*给定文本:*
Python开发手册

向量检索是面向非结构化向量数据的检索功能,可以帮助您快速查找相似数据。如果您更习惯使用Python语言进行应用开发,可以参考本文提供的操作指导,结合业务需求实现纯向量数据检索或混合检索。

前提条件

  • 实例的服务类型为Lindorm_V2,且已开通向量引擎和搜索引擎。如何查看服务类型,请参见查看产品系列

  • 已安装Python环境,且Python为3.9及以上版本。

  • Python中已安装2.5.0版本Opensearch-py包。

创建向量索引

使用向量检索功能,要求索引的mappings中必须包含一个或多个向量类型字段,且所有向量字段必须显式定义。

以下示例创建一个索引,其中vector1为向量类型字段、field1为普通类型字段。

index_body = {
  "settings": {
    "index": {
      "number_of_shards": 4,
      "knn": True
    }
  },
  "mappings": {
    "_source": {"excludes": ["vector1"]},
    "properties": {
      "vector1": {
        "type": "knn_vector",
        "dimension": 3,
        "data_type": "float",
        "method": {
          "engine": "lvector",
          "name": "hnsw",
          "space_type": "l2",
          "parameters": {
            "m": 24,
            "ef_construction": 128
          }
        }
      },
      "field1": {
        "type": "long"

*任务要求:* 请把上面这篇Python开发手册中从“向量检索是面向非结构化向量数”一直到“且所有向量字段必须显式定义。”的部分逐字重新打出来。 接下来的数据是单独的材料,与上面这篇Python开发手册无关。

*原始数据:*
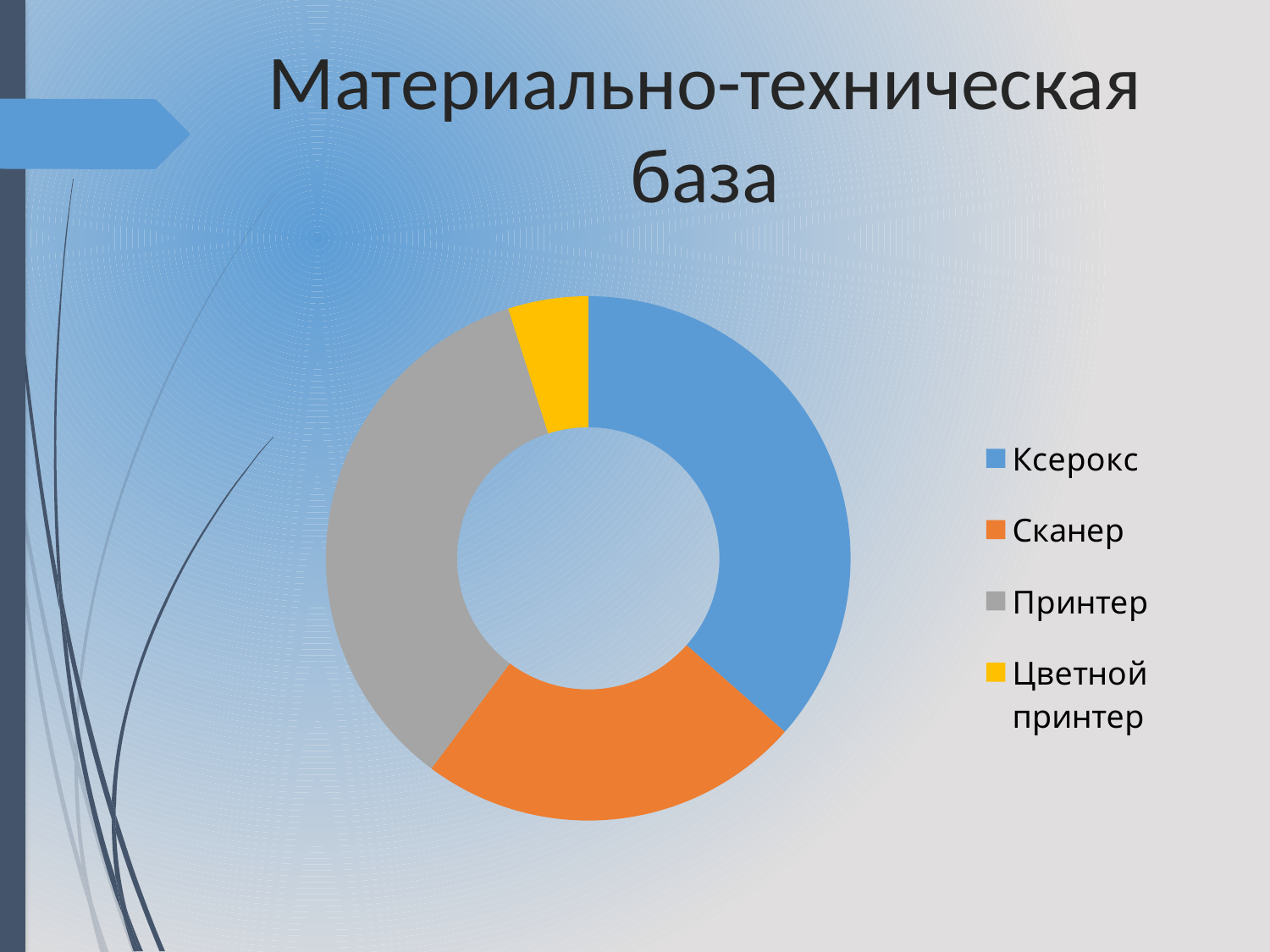
Which category has the largest share of the chart? Ксерокс Which is larger: the share for Сканер or the share for Принтер? Принтер Which category has the smallest share of the chart? Цветной принтер Which is larger: the share for Сканер or the share for Цветной принтер? Сканер What colour represents Принтер in the chart? Gray What is the title of the slide with the chart? Материально-техническая база Which category is shown in orange? Сканер What kind of chart is shown on the slide? Doughnut (pie) chart How many categories does the chart show? 4 Which is larger: the share for Ксерокс or the share for Цветной принтер? Ксерокс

*练习答案:*
向量检索是面向非结构化向量数据的检索功能,可以帮助您快速查找相似数据。如果您更习惯使用Python语言进行应用开发,可以参考本文提供的操作指导,结合业务需求实现纯向量数据检索或混合检索。

前提条件

  • 实例的服务类型为Lindorm_V2,且已开通向量引擎和搜索引擎。如何查看服务类型,请参见查看产品系列

  • 已安装Python环境,且Python为3.9及以上版本。

  • Python中已安装2.5.0版本Opensearch-py包。

创建向量索引

使用向量检索功能,要求索引的mappings中必须包含一个或多个向量类型字段,且所有向量字段必须显式定义。